------ Tekstfragment ------
Gebergteflora - Het groote verschil in klimaat tusschen een bergland en de nabijliggende vlakte heeft tengevolge, dat er eveneens een belangrijk verschil bestaat tusschen de plantengroei van het laagland en het bergland. Bij het beklimmen van een gebergte ziet men eerst de hoeveelheid neerslag toenemen; komt men hooger, dan neemt de temperatuur merkbaar af. Bij nog grootere hoogte wordt de hoeveelheid regen weer geringer, maar nu beginnen de verdunde lucht, de intensieve bestraling en de hevige wind hun invloed op den plantengroei uit te oefenen. De vegetatie krijgt een eigen, z.g. alpien karakter.
Men kan dus drie gordels onderscheiden 1) een basale gordel, welks plantengroei vrij wel gelijk is aan dien van de vochtige gedeelten van de vlakte; 2) een montane gordel, welks vegetatie meer dan die van de vlakte aangepast is aan vocht en lagere temperatuur en 3) een alpine gordel, waarvan de plantengroei niet met dien van de vlakte vergelijkbaar is. Terwijl men dus planten van de vlakte in bepaalde gevallen nog wel kan overplanten in den basalen of montanen gordel, is zulks in het algemeen niet mogelijk voor den alpinen gordel, en evenmin kunnen alpine planten in de vlakte groeien, zonder hun alpien karakter te verliezen. Natuurlijk zijn de grenzen tusschen de gordels niet scherp te trekken, en bovendien liggen ze niet voor alle gebergten op dezelfde hoogte. Het duidelijkst zijn ze te zien bij gebergten in de tropen; zeer onduidelijk zijn ze vaak in arctische en antarctische berglanden. De eerste plantengeographen (b.v. Alexander von Humboldt) meenden, dat het alleen de temperatuurdaling was, die den plantengroei, naarmate deze hooger boven zee groeit, in samenstelling en uiterlijk deed veranderen. Ze gingen zelfs zóóver, de plantengroei van een bergland geheel te vergelijken met dien van een aardhalfrond, en dus volkomen analogie vast te stellen tusschen de arctische flora en de alpine, de flora der gematigde streken en de montane enz. Von Humboldt deelde het aequatoriale gebied van de Andes van 0-4800 M. boven zee in 9 gordels in, die hij gelijkstelde met 9 circumpolaire gebieden tusschen evenaar en pool. Later is gebleken, dat deze vergelijking geheel mank gaat, en dat de gebergteflora niet alleen den invoed ondervindt van factoren, die op een aardhalfrond geen rol spelen, maar ook afhankelijk is van invloeden, die in vroegere perioden der aardgeschiedenis werkten.
------ Gegevens ------
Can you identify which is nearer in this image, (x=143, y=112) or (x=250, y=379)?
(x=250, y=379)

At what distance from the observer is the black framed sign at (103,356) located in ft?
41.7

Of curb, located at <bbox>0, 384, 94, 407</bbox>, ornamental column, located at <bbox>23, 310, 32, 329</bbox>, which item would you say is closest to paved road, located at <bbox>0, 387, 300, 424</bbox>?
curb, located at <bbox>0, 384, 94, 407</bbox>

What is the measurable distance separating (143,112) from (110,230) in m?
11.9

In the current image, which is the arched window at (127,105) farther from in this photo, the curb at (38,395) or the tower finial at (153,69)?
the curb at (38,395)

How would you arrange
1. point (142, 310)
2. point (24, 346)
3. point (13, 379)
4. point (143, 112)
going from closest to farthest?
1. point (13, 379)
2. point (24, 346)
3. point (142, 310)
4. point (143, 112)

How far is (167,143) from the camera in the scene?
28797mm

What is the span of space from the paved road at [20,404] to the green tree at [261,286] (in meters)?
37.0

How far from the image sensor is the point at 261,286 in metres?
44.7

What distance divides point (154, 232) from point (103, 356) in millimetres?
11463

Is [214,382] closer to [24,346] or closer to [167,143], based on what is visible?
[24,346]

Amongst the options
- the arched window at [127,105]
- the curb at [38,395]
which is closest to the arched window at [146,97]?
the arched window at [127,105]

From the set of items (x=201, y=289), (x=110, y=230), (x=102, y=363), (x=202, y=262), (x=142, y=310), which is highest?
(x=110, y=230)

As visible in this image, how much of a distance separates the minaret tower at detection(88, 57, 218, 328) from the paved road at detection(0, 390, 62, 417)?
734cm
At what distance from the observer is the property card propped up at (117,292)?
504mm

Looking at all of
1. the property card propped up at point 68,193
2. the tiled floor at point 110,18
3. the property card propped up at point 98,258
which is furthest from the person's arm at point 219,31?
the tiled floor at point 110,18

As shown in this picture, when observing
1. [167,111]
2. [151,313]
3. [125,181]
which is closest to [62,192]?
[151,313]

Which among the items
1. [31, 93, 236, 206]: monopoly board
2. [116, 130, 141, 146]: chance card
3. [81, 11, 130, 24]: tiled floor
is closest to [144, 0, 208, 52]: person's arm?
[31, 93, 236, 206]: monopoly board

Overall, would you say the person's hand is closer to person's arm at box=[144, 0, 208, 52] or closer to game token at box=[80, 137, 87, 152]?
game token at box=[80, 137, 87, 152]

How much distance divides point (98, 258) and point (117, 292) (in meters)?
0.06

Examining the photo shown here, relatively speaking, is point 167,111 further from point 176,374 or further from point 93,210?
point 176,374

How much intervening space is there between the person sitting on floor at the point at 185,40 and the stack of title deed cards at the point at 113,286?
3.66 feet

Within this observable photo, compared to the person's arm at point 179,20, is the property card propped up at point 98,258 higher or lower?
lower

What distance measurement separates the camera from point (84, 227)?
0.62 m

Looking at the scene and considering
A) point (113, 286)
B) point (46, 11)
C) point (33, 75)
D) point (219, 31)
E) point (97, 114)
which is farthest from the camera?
------
• [Opdrachten]:
a) Neem uit de tekst over de gebergteflora woordelijk het stuk over dat begint met "Gebergteflora - Het" en doorloopt tot en met "z.g. alpien karakter.".
b) Ga verder met de tekst over de gebergteflora vanaf de plek waar die ophoudt.

• [Antwoorden]:
a)
Gebergteflora - Het groote verschil in klimaat tusschen een bergland en de nabijliggende vlakte heeft tengevolge, dat er eveneens een belangrijk verschil bestaat tusschen de plantengroei van het laagland en het bergland. Bij het beklimmen van een gebergte ziet men eerst de hoeveelheid neerslag toenemen; komt men hooger, dan neemt de temperatuur merkbaar af. Bij nog grootere hoogte wordt de hoeveelheid regen weer geringer, maar nu beginnen de verdunde lucht, de intensieve bestraling en de hevige wind hun invloed op den plantengroei uit te oefenen. De vegetatie krijgt een eigen, z.g. alpien karakter.

b)
De verandering van het klimaat bij den overgang van het laagland naar de hoogte is in het begin bevorderlijk voor den boomgroei wegens de toenemende hoeveelheid regen. Men vindt dus vaak in den basalen en montanengordel bosschen. In het benedendeel van den alpinen gordel, waar minder regen valt, doch deze gelijkmatiger verdeeld is, is het klimaat bijzonder geschikt voor het ontstaan van grasland. Nog hooger heerscht een steppen- of zelfs een woestijnklimaat, doch op de gebergten van de gematigde en koude streken neemt dit laatste een vorm aan, die de eeuwige sneeuw doet ontstaan, zoodat plantengroei geheel of nagenoeg geheel ontbreekt.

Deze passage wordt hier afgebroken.